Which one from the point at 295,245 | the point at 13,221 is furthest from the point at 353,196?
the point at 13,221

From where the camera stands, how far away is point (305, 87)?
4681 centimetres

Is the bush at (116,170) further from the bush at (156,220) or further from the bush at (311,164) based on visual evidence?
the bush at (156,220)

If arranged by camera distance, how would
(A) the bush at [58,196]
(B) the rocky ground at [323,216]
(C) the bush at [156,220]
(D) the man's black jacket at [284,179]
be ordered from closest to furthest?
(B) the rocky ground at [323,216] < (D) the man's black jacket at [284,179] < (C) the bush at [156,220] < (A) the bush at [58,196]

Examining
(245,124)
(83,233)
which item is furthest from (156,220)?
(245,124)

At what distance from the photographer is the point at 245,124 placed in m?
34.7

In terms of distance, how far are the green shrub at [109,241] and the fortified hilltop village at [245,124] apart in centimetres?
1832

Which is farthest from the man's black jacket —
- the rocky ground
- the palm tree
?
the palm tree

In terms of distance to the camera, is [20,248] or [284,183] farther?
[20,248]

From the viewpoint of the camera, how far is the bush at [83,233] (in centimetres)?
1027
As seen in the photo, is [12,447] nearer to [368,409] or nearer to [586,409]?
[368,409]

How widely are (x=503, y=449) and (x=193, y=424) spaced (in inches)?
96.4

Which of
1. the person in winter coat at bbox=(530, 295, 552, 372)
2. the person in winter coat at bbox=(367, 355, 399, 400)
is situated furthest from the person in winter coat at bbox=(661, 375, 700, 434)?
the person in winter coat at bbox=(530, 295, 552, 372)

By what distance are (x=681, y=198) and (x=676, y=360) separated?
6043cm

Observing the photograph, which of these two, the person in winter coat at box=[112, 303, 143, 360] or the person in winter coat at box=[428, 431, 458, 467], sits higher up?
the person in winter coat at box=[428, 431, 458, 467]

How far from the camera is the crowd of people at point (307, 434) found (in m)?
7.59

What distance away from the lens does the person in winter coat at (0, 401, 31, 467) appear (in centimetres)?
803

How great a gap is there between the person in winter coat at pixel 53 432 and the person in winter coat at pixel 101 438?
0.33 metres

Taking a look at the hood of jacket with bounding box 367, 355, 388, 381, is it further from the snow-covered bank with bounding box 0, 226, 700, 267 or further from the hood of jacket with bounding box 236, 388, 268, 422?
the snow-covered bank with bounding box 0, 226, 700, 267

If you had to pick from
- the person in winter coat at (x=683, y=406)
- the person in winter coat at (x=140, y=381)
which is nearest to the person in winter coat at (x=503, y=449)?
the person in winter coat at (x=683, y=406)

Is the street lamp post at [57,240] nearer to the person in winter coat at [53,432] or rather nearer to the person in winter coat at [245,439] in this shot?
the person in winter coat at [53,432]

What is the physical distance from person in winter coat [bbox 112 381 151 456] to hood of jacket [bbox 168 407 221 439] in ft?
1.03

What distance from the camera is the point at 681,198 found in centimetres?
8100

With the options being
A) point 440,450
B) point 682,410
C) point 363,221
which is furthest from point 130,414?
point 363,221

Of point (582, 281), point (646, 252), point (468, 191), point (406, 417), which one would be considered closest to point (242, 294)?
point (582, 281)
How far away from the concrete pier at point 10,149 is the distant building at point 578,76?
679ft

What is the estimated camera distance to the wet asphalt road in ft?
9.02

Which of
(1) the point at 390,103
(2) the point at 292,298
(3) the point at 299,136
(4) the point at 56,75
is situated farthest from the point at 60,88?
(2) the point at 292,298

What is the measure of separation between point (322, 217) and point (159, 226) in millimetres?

---

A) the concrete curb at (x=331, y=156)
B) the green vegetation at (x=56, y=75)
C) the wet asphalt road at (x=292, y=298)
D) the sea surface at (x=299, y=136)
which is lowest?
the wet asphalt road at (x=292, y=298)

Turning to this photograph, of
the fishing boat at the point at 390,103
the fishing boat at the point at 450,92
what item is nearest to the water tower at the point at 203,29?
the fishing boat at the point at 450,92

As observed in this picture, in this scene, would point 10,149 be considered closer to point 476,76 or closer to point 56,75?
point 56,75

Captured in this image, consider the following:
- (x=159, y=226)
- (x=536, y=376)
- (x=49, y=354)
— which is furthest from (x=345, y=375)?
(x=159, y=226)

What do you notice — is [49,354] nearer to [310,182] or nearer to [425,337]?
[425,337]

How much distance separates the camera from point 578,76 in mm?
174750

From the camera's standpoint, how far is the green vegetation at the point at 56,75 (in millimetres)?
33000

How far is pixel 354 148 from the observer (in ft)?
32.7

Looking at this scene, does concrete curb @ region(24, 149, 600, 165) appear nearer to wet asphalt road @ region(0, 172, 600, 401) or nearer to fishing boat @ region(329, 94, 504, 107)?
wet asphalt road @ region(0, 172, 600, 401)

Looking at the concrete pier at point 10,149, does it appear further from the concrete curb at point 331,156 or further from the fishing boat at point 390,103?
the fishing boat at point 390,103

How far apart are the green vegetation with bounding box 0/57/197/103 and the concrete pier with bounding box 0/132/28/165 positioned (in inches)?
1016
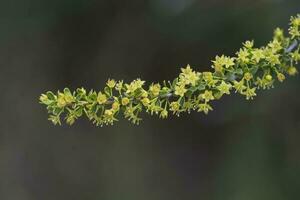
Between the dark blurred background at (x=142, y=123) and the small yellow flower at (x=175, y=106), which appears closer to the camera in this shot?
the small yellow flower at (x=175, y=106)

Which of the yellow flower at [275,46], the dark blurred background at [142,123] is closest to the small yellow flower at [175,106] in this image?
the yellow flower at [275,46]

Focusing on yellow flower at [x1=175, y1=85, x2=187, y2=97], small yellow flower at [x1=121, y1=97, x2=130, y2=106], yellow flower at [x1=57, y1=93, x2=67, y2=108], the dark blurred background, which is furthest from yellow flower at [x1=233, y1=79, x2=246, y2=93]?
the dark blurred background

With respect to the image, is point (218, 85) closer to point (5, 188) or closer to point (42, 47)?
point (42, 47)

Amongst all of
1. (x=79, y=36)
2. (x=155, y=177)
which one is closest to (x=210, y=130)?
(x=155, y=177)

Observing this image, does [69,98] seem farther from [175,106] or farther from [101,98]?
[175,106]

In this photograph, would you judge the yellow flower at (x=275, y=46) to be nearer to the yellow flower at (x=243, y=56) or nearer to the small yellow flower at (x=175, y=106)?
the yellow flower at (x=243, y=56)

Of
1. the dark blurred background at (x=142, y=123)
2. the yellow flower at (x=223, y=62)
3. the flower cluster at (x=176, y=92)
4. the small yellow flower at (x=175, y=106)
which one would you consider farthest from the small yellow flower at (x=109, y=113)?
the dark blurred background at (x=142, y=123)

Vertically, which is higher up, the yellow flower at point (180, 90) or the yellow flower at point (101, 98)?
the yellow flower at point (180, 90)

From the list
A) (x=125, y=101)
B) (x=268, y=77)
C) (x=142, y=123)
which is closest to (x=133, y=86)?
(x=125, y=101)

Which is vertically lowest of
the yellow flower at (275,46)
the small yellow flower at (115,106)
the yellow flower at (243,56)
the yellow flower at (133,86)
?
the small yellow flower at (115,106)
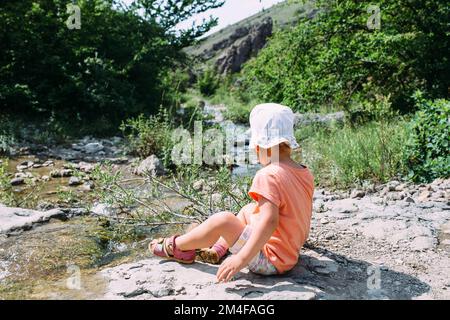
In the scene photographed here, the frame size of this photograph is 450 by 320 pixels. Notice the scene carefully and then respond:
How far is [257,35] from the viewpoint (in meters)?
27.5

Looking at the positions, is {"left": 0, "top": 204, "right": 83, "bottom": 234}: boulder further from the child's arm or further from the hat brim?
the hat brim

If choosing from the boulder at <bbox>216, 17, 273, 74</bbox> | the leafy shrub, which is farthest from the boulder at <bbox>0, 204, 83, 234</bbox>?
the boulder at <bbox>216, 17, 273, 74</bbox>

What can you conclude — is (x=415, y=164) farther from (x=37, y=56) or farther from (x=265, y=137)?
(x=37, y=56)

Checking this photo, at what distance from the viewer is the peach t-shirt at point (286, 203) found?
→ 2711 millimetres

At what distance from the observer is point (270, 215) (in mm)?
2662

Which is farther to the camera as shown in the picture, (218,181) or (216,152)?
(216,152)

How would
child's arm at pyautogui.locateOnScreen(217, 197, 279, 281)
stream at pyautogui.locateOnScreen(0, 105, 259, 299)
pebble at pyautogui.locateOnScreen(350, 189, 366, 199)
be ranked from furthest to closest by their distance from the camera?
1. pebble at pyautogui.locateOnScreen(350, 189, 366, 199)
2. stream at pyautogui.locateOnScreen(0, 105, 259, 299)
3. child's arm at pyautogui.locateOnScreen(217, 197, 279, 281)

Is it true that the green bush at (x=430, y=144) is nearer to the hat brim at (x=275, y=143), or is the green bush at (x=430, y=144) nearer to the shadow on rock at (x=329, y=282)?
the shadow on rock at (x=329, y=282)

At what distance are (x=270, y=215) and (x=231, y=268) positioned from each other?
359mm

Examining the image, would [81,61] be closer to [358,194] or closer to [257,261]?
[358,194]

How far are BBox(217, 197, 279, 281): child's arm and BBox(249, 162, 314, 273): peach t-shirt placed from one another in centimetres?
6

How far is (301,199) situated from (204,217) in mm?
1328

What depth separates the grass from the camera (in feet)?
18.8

• _WRITTEN PROBLEM_
Please rewrite the lines from the one containing "Which one from" through the one containing "4681 centimetres", inclusive, changing "furthest" to "farthest" and leaving everything else as it is.

• _SOLUTION FOR THIS TASK_
Which one from the point at 295,245 | the point at 13,221 is farthest from the point at 353,196?
the point at 13,221

From where the camera stands, how far away is point (305, 87)?
4681 centimetres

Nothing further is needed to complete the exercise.